>> start RECORDED INFORMATION
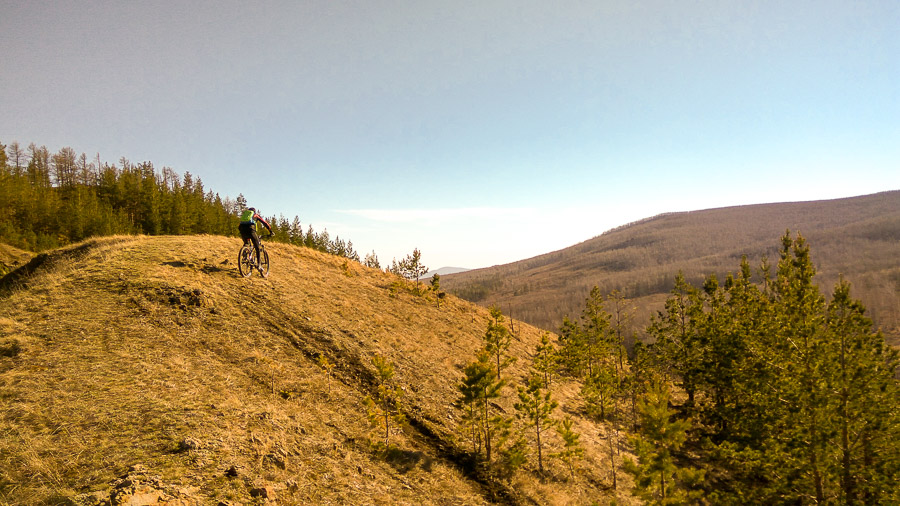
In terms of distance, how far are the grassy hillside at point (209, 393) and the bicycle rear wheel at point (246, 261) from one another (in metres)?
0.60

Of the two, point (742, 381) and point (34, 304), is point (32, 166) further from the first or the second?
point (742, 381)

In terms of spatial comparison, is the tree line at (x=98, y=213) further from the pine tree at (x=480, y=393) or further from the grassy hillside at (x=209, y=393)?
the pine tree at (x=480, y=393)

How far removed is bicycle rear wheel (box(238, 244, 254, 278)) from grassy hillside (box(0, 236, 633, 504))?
>> end RECORDED INFORMATION
>> start RECORDED INFORMATION
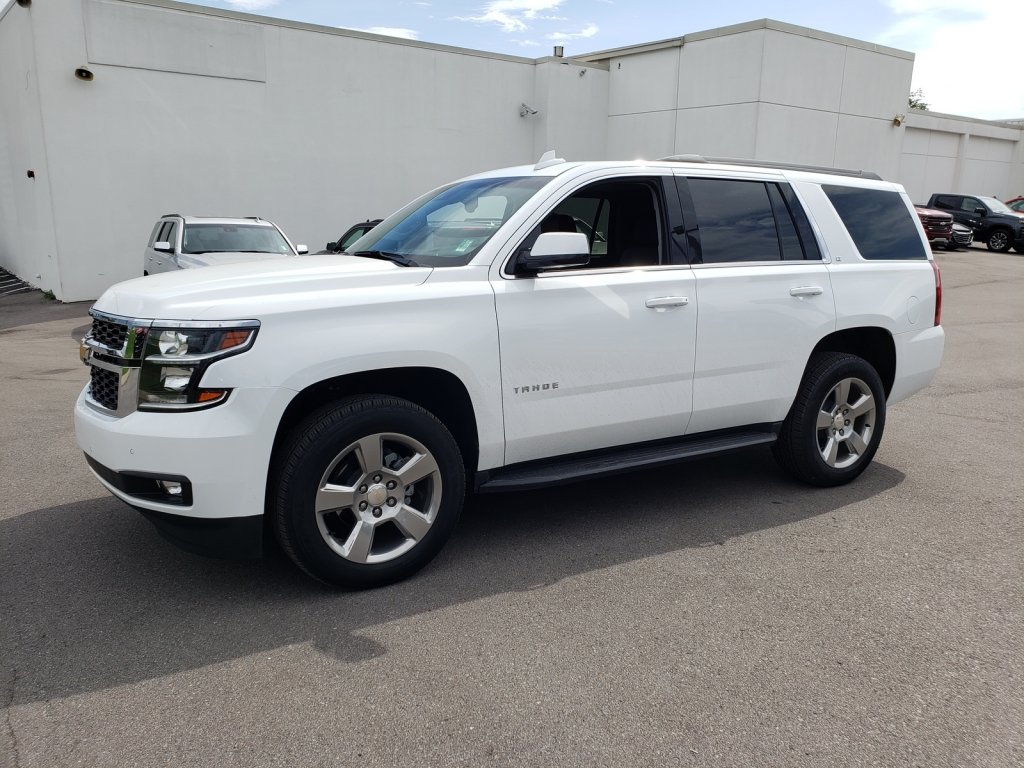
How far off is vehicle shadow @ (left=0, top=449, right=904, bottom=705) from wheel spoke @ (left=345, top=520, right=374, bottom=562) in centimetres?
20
>> end RECORDED INFORMATION
>> start RECORDED INFORMATION
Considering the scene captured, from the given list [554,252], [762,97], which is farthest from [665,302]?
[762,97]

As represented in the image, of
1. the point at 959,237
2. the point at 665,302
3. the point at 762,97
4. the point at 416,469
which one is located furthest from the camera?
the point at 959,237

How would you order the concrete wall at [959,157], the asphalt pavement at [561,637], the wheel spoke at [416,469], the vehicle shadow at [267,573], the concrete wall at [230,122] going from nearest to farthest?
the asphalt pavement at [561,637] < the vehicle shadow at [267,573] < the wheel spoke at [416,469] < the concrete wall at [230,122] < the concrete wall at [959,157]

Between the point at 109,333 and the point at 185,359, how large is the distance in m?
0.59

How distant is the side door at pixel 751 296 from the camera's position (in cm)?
>> end RECORDED INFORMATION
GIVEN TASK
Copy out everything in the listing from the line containing "As represented in the image, of" down to the line containing "How distant is", keeping both of those lines.

RESULT
As represented in the image, of
1. the point at 959,237
2. the point at 665,302
3. the point at 762,97
4. the point at 416,469
which one is located furthest from the camera?
the point at 959,237

How would you order the concrete wall at [959,157], the asphalt pavement at [561,637], the wheel spoke at [416,469], the vehicle shadow at [267,573], the concrete wall at [230,122] going from nearest to farthest?
the asphalt pavement at [561,637] < the vehicle shadow at [267,573] < the wheel spoke at [416,469] < the concrete wall at [230,122] < the concrete wall at [959,157]

Between the point at 109,333 and the point at 185,359, how large is the distance in m?
0.59

How distant is the side door at pixel 751 296 from the camera's position (in cm)?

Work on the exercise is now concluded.